Background:
POJO stands for Plain Old Java Objects. It denoted a Java object which does not follow any of the major Java object models, conventions, or frameworks (wikipedia).
BSON is the binary encoding of JSON-like documents that MongoDB uses when storing documents in collections (source).
Problem Definition:
While I am using Spring Boot framework to connect to MongoDb instance, I need to serialize the POJO to BSON, and deserialize from BSON to POJO. As legacy ways, users need to write explicit classes to connect the two foreign lands. We are searching for a more practical, comprehensive and intelligent way to do such boilerplate codes.
Solutions:
CodecRegistry pojoCodecRegistry = fromRegistries(
MongoClientSettings.getDefaultCodecRegistry(),
fromProviders(
PojoCodecProvider.builder().automatic(true).build()
)
);
We can create a custom CodecRegistry and provide it when we connect to the MongoDb instance. It will provide the out-of-box experience to translate POJO to/from BSON. Based on the documentation, it will work on most useful Java non-premitive data types including String, Integer, Double..., upon which your own object classes are built.
Side Notes:
Some data types (e.g. UUID) may need extra Codec configurations. Their configurations should be provided above getDefaultCodecRegistry.

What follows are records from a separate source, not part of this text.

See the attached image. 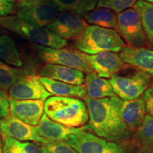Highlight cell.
<instances>
[{
  "mask_svg": "<svg viewBox=\"0 0 153 153\" xmlns=\"http://www.w3.org/2000/svg\"><path fill=\"white\" fill-rule=\"evenodd\" d=\"M89 114V124L84 130H89L97 136L119 143L129 139L132 133L124 123L121 114L123 100L116 97L101 99L85 97Z\"/></svg>",
  "mask_w": 153,
  "mask_h": 153,
  "instance_id": "obj_1",
  "label": "cell"
},
{
  "mask_svg": "<svg viewBox=\"0 0 153 153\" xmlns=\"http://www.w3.org/2000/svg\"><path fill=\"white\" fill-rule=\"evenodd\" d=\"M44 112L51 120L67 127H80L89 120L85 102L74 97H48L44 103Z\"/></svg>",
  "mask_w": 153,
  "mask_h": 153,
  "instance_id": "obj_2",
  "label": "cell"
},
{
  "mask_svg": "<svg viewBox=\"0 0 153 153\" xmlns=\"http://www.w3.org/2000/svg\"><path fill=\"white\" fill-rule=\"evenodd\" d=\"M74 46L86 54L94 55L103 51L118 53L126 46V43L116 30L91 25L74 42Z\"/></svg>",
  "mask_w": 153,
  "mask_h": 153,
  "instance_id": "obj_3",
  "label": "cell"
},
{
  "mask_svg": "<svg viewBox=\"0 0 153 153\" xmlns=\"http://www.w3.org/2000/svg\"><path fill=\"white\" fill-rule=\"evenodd\" d=\"M0 26L39 45L61 48L68 45L66 40L55 35L47 28L24 22L17 16H0Z\"/></svg>",
  "mask_w": 153,
  "mask_h": 153,
  "instance_id": "obj_4",
  "label": "cell"
},
{
  "mask_svg": "<svg viewBox=\"0 0 153 153\" xmlns=\"http://www.w3.org/2000/svg\"><path fill=\"white\" fill-rule=\"evenodd\" d=\"M16 16L38 26H46L56 19L60 10L53 0H18Z\"/></svg>",
  "mask_w": 153,
  "mask_h": 153,
  "instance_id": "obj_5",
  "label": "cell"
},
{
  "mask_svg": "<svg viewBox=\"0 0 153 153\" xmlns=\"http://www.w3.org/2000/svg\"><path fill=\"white\" fill-rule=\"evenodd\" d=\"M64 142L78 153H131L123 145L88 133L83 128L69 135Z\"/></svg>",
  "mask_w": 153,
  "mask_h": 153,
  "instance_id": "obj_6",
  "label": "cell"
},
{
  "mask_svg": "<svg viewBox=\"0 0 153 153\" xmlns=\"http://www.w3.org/2000/svg\"><path fill=\"white\" fill-rule=\"evenodd\" d=\"M109 82L115 94L120 99L132 100L143 96L152 85V76L138 70L127 75L114 74L110 78Z\"/></svg>",
  "mask_w": 153,
  "mask_h": 153,
  "instance_id": "obj_7",
  "label": "cell"
},
{
  "mask_svg": "<svg viewBox=\"0 0 153 153\" xmlns=\"http://www.w3.org/2000/svg\"><path fill=\"white\" fill-rule=\"evenodd\" d=\"M35 48L38 57L48 64L69 67L86 73L93 72L83 53L76 50L65 48H54L39 45H36Z\"/></svg>",
  "mask_w": 153,
  "mask_h": 153,
  "instance_id": "obj_8",
  "label": "cell"
},
{
  "mask_svg": "<svg viewBox=\"0 0 153 153\" xmlns=\"http://www.w3.org/2000/svg\"><path fill=\"white\" fill-rule=\"evenodd\" d=\"M116 32L130 47H144L148 44L138 13L130 8L118 13Z\"/></svg>",
  "mask_w": 153,
  "mask_h": 153,
  "instance_id": "obj_9",
  "label": "cell"
},
{
  "mask_svg": "<svg viewBox=\"0 0 153 153\" xmlns=\"http://www.w3.org/2000/svg\"><path fill=\"white\" fill-rule=\"evenodd\" d=\"M89 24L79 14L72 11H63L56 19L46 26L55 35L65 40H74L81 37Z\"/></svg>",
  "mask_w": 153,
  "mask_h": 153,
  "instance_id": "obj_10",
  "label": "cell"
},
{
  "mask_svg": "<svg viewBox=\"0 0 153 153\" xmlns=\"http://www.w3.org/2000/svg\"><path fill=\"white\" fill-rule=\"evenodd\" d=\"M83 55L92 71L103 78H111L130 67L121 60L119 55L111 51H103L94 55L83 53Z\"/></svg>",
  "mask_w": 153,
  "mask_h": 153,
  "instance_id": "obj_11",
  "label": "cell"
},
{
  "mask_svg": "<svg viewBox=\"0 0 153 153\" xmlns=\"http://www.w3.org/2000/svg\"><path fill=\"white\" fill-rule=\"evenodd\" d=\"M9 98L16 100L45 101L51 94L39 79V76L29 73L11 86L9 89Z\"/></svg>",
  "mask_w": 153,
  "mask_h": 153,
  "instance_id": "obj_12",
  "label": "cell"
},
{
  "mask_svg": "<svg viewBox=\"0 0 153 153\" xmlns=\"http://www.w3.org/2000/svg\"><path fill=\"white\" fill-rule=\"evenodd\" d=\"M0 133L2 137H9L18 140L33 141L43 144L49 143L38 135L36 127L24 123L11 115L1 121Z\"/></svg>",
  "mask_w": 153,
  "mask_h": 153,
  "instance_id": "obj_13",
  "label": "cell"
},
{
  "mask_svg": "<svg viewBox=\"0 0 153 153\" xmlns=\"http://www.w3.org/2000/svg\"><path fill=\"white\" fill-rule=\"evenodd\" d=\"M11 116L24 123L36 126L44 113L43 100H16L9 98Z\"/></svg>",
  "mask_w": 153,
  "mask_h": 153,
  "instance_id": "obj_14",
  "label": "cell"
},
{
  "mask_svg": "<svg viewBox=\"0 0 153 153\" xmlns=\"http://www.w3.org/2000/svg\"><path fill=\"white\" fill-rule=\"evenodd\" d=\"M118 55L126 64L153 74V50L145 47L126 45Z\"/></svg>",
  "mask_w": 153,
  "mask_h": 153,
  "instance_id": "obj_15",
  "label": "cell"
},
{
  "mask_svg": "<svg viewBox=\"0 0 153 153\" xmlns=\"http://www.w3.org/2000/svg\"><path fill=\"white\" fill-rule=\"evenodd\" d=\"M38 74L65 83L73 85H82L85 82L84 72L79 70L60 65L47 64L39 70Z\"/></svg>",
  "mask_w": 153,
  "mask_h": 153,
  "instance_id": "obj_16",
  "label": "cell"
},
{
  "mask_svg": "<svg viewBox=\"0 0 153 153\" xmlns=\"http://www.w3.org/2000/svg\"><path fill=\"white\" fill-rule=\"evenodd\" d=\"M36 128L40 136L49 143H53L65 141L69 135L76 133L79 128L67 127L51 120L43 114Z\"/></svg>",
  "mask_w": 153,
  "mask_h": 153,
  "instance_id": "obj_17",
  "label": "cell"
},
{
  "mask_svg": "<svg viewBox=\"0 0 153 153\" xmlns=\"http://www.w3.org/2000/svg\"><path fill=\"white\" fill-rule=\"evenodd\" d=\"M121 114L129 131L135 133L146 115V106L143 96L132 100L123 101Z\"/></svg>",
  "mask_w": 153,
  "mask_h": 153,
  "instance_id": "obj_18",
  "label": "cell"
},
{
  "mask_svg": "<svg viewBox=\"0 0 153 153\" xmlns=\"http://www.w3.org/2000/svg\"><path fill=\"white\" fill-rule=\"evenodd\" d=\"M39 79L45 89L51 95L57 96V97H79V98H85L87 96L85 86L83 85H70L41 76H39Z\"/></svg>",
  "mask_w": 153,
  "mask_h": 153,
  "instance_id": "obj_19",
  "label": "cell"
},
{
  "mask_svg": "<svg viewBox=\"0 0 153 153\" xmlns=\"http://www.w3.org/2000/svg\"><path fill=\"white\" fill-rule=\"evenodd\" d=\"M85 82L88 98L101 99L116 96L109 81L98 76L95 72L87 73Z\"/></svg>",
  "mask_w": 153,
  "mask_h": 153,
  "instance_id": "obj_20",
  "label": "cell"
},
{
  "mask_svg": "<svg viewBox=\"0 0 153 153\" xmlns=\"http://www.w3.org/2000/svg\"><path fill=\"white\" fill-rule=\"evenodd\" d=\"M88 24L95 25L102 28H116L117 15L114 11L106 8H94L83 15Z\"/></svg>",
  "mask_w": 153,
  "mask_h": 153,
  "instance_id": "obj_21",
  "label": "cell"
},
{
  "mask_svg": "<svg viewBox=\"0 0 153 153\" xmlns=\"http://www.w3.org/2000/svg\"><path fill=\"white\" fill-rule=\"evenodd\" d=\"M133 7L138 13L148 43L153 47V4L137 0Z\"/></svg>",
  "mask_w": 153,
  "mask_h": 153,
  "instance_id": "obj_22",
  "label": "cell"
},
{
  "mask_svg": "<svg viewBox=\"0 0 153 153\" xmlns=\"http://www.w3.org/2000/svg\"><path fill=\"white\" fill-rule=\"evenodd\" d=\"M0 61L15 67L22 66L19 50L8 36H0Z\"/></svg>",
  "mask_w": 153,
  "mask_h": 153,
  "instance_id": "obj_23",
  "label": "cell"
},
{
  "mask_svg": "<svg viewBox=\"0 0 153 153\" xmlns=\"http://www.w3.org/2000/svg\"><path fill=\"white\" fill-rule=\"evenodd\" d=\"M28 74V70L14 68L0 61V89L8 91L11 86Z\"/></svg>",
  "mask_w": 153,
  "mask_h": 153,
  "instance_id": "obj_24",
  "label": "cell"
},
{
  "mask_svg": "<svg viewBox=\"0 0 153 153\" xmlns=\"http://www.w3.org/2000/svg\"><path fill=\"white\" fill-rule=\"evenodd\" d=\"M133 144L139 148L144 147H153V117L145 115L142 123L133 133Z\"/></svg>",
  "mask_w": 153,
  "mask_h": 153,
  "instance_id": "obj_25",
  "label": "cell"
},
{
  "mask_svg": "<svg viewBox=\"0 0 153 153\" xmlns=\"http://www.w3.org/2000/svg\"><path fill=\"white\" fill-rule=\"evenodd\" d=\"M60 11H72L83 16L96 8L97 0H53Z\"/></svg>",
  "mask_w": 153,
  "mask_h": 153,
  "instance_id": "obj_26",
  "label": "cell"
},
{
  "mask_svg": "<svg viewBox=\"0 0 153 153\" xmlns=\"http://www.w3.org/2000/svg\"><path fill=\"white\" fill-rule=\"evenodd\" d=\"M4 153H42V149L31 143H22L12 137H3Z\"/></svg>",
  "mask_w": 153,
  "mask_h": 153,
  "instance_id": "obj_27",
  "label": "cell"
},
{
  "mask_svg": "<svg viewBox=\"0 0 153 153\" xmlns=\"http://www.w3.org/2000/svg\"><path fill=\"white\" fill-rule=\"evenodd\" d=\"M137 0H97V7L111 9L115 13H120L133 7Z\"/></svg>",
  "mask_w": 153,
  "mask_h": 153,
  "instance_id": "obj_28",
  "label": "cell"
},
{
  "mask_svg": "<svg viewBox=\"0 0 153 153\" xmlns=\"http://www.w3.org/2000/svg\"><path fill=\"white\" fill-rule=\"evenodd\" d=\"M51 153H78L70 145L64 141L49 143L43 145Z\"/></svg>",
  "mask_w": 153,
  "mask_h": 153,
  "instance_id": "obj_29",
  "label": "cell"
},
{
  "mask_svg": "<svg viewBox=\"0 0 153 153\" xmlns=\"http://www.w3.org/2000/svg\"><path fill=\"white\" fill-rule=\"evenodd\" d=\"M10 107L8 96L0 89V119H4L9 116Z\"/></svg>",
  "mask_w": 153,
  "mask_h": 153,
  "instance_id": "obj_30",
  "label": "cell"
},
{
  "mask_svg": "<svg viewBox=\"0 0 153 153\" xmlns=\"http://www.w3.org/2000/svg\"><path fill=\"white\" fill-rule=\"evenodd\" d=\"M16 4L15 0H0V16L14 14Z\"/></svg>",
  "mask_w": 153,
  "mask_h": 153,
  "instance_id": "obj_31",
  "label": "cell"
},
{
  "mask_svg": "<svg viewBox=\"0 0 153 153\" xmlns=\"http://www.w3.org/2000/svg\"><path fill=\"white\" fill-rule=\"evenodd\" d=\"M143 97L145 102L146 113L153 117V85L145 91L143 94Z\"/></svg>",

CodecRegistry pojoCodecRegistry = fromRegistries(
fromCodecs(new UuidCodec(UuidRepresentation.STANDARD)),
// and any other configurations...
MongoClientSettings.getDefaultCodecRegistry(),
fromProviders(
PojoCodecProvider.builder().automatic(true).build()
)
);
By default the PojoCodec will search for the default empty public constructor in the POJO. It also relies on the public setters and getters. The default behavior may limit the design styles of your POJO. E.g. No final fields.